Background: Patients with chronic inflammatory bowel disease (IBD) are at high risk of developing colon cancer and represent a valuable patient cohort for studying the correlation between chronic inflammation and cancer formation. Cytokines play key roles in the regulation of systemic inflammation, local tissue damage, and immunomodulation involved in tumor development and progression. Therefore, functional polymorphisms in genes that encode cytokines and cytokine receptors represent potential candidate genes associated with carcinogenesis. The present study aimed to ascertain if any of the candidate single nucleotide polymorphisms (SNPs) in inflammation related genes IL-10/IL-10R are associated with colon cancer or IBD in Han Chinese population.
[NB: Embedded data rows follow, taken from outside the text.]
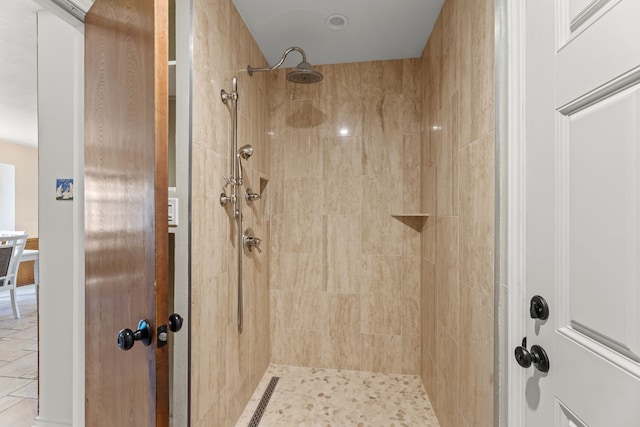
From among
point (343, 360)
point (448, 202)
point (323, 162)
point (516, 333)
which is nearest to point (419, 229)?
point (448, 202)

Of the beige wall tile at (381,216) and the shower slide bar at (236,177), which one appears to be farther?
the beige wall tile at (381,216)

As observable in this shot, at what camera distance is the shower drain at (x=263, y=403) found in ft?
6.11

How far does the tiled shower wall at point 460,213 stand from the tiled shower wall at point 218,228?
1.22m

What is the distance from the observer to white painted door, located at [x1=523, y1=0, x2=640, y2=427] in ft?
1.96

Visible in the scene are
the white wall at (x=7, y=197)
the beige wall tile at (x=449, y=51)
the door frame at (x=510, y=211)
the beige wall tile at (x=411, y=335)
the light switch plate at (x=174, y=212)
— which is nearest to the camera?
the door frame at (x=510, y=211)

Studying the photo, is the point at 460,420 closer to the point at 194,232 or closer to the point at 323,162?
the point at 194,232

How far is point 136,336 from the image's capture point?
0.83m

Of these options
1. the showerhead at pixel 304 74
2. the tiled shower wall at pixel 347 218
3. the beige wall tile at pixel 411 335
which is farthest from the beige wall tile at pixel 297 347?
the showerhead at pixel 304 74

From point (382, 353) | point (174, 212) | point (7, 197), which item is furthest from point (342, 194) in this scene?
point (7, 197)

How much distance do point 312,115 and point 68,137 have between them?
64.4 inches

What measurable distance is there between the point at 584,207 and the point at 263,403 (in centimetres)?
212

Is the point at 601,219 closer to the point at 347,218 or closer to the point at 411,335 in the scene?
the point at 347,218

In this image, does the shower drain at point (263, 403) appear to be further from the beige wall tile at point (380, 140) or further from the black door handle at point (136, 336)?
the beige wall tile at point (380, 140)

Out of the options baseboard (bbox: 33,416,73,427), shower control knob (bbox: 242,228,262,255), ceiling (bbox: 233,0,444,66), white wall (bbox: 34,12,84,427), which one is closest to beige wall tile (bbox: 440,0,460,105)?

Methods: A case-control study in a Chinese Han cohort was conducted and included 375 patients with colon cancer, 278 patients with IBD, and 382 age and gender matched healthy controls. Genotyping of four candidate SNPs (IL-10 rs1800896, rs1800872, rs3024505, and IL-10R rs9610) was performed and analysis was done using the MassARRAY system based on the MALDI-TOF MS platform. Results: The C allele at rs1800872 may be a protective factor in colon cancer (OR = 0.770; 95% CI: 0.653 - 0.909; p = 0.002). A decreased risk of colon cancer in patients with rs1800872 AC genotype (OR = 0.794; 95% CI, 0.664 - 950; p = 0.011), CC genotype (OR = 0.589; 95% CI, 0.372 - 0.933; p = 0.022) or AC/CC genotype (OR = 792; 95% CI, 0.678 - 0.925; p = 0.003) was observed, compared with the common AA genotype. Conversely, carriers of the variant T allele of rs3024505 flanking the IL-10 gene were at increased risk of IBD (OR = 1.999; 95% CI: 1.174 - 3.401; p = 0.009). Compared with the common CC genotype, carrying heterozygous (OR = 1.762; 95% CI, 1.030 - 3.012; p = 0.036), or heterozygous and homozygous combined (OR = 1.874; 95% CI, 1.105 - 3.177; p = 0.018) at the IL-10 rs3024505, was associated with increased risk of IBD. Stratified analysis showed that a positive association was identified between the AC/CC genotype at IL-10 rs1800872 and tumor stage (p = 0.029). Conclusions: These data suggest that the variants in the IL-10 gene may change the risk of both colon cancer and IBD. The C allele at rs1800872 may be a protective factor in colon cancer and the T allele at rs3024505 may be a risk factor in IBD in a Han Chinese population.